→ Text block:
* Begin *

On Wed, Dec 17, 2008 at 12:34 PM, Aaron Boodman <[email protected]> wrote:

>
> Thanks everyone for your feedback and examples.
>
> From this thread and talking to people in person, I came to the
> conclusions that:
>
> a) profile-level and machine-level extension installations are both
> important use cases
> b) there are relatively easy ways to work around the technical problem
> I was having implementing profile-level extension installations
>
> I have a implementation working and I'll be sending it out for comment
> soon.
>

Hmm.  This isn't the conclusion I came to.  First off, I think there was a
bit of confusion in terminology.  People were throwing around per-user vs.
per-machine, and that's not what Aaron was talking about here.  The main
issue right now is that Chrome still has a notion of multiple profiles.
 Even though most users don't use multiple user profile directories, many
use incognito, which is a separate user profile.  Since chrome is currently
installed per-user, this makes things a bit murky when you say
per-installation.  In reality, I think all we're currently talking about is
per-user vs. per-profile.  When we have machine-wide installs again, we can
talk about per-machine extensions.

The second thing I saw people blurring was installation vs. configuration.

* End *

→ Stated task A:
Answer these questions about the message:
(i) Which two kinds of extension installation does the quoted part call important use cases?
(ii) What does the reply say incognito is?
(iii) What second thing did the writer see people blurring?
→ Stated task B: Rename "incognito" as "private browsing" and give the message again from "per-machine, and that's" to "installation vs. configuration.".
Rely on the message alone.

Extracted data entries
* Begin *

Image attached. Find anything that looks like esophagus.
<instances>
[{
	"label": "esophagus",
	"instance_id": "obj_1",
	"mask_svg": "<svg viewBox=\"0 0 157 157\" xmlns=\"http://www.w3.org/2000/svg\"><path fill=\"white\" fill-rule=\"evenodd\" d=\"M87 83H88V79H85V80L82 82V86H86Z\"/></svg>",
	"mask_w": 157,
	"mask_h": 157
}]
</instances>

* End *

→ Worked answer A:
(i) Profile-level and machine-level extension installations.
(ii) A separate user profile.
(iii) Installation vs. configuration.

→ Worked answer B:
per-machine, and that's not what Aaron was talking about here.  The main
issue right now is that Chrome still has a notion of multiple profiles.
 Even though most users don't use multiple user profile directories, many
use private browsing, which is a separate user profile.  Since chrome is currently
installed per-user, this makes things a bit murky when you say
per-installation.  In reality, I think all we're currently talking about is
per-user vs. per-profile.  When we have machine-wide installs again, we can
talk about per-machine extensions.

The second thing I saw people blurring was installation vs. configuration.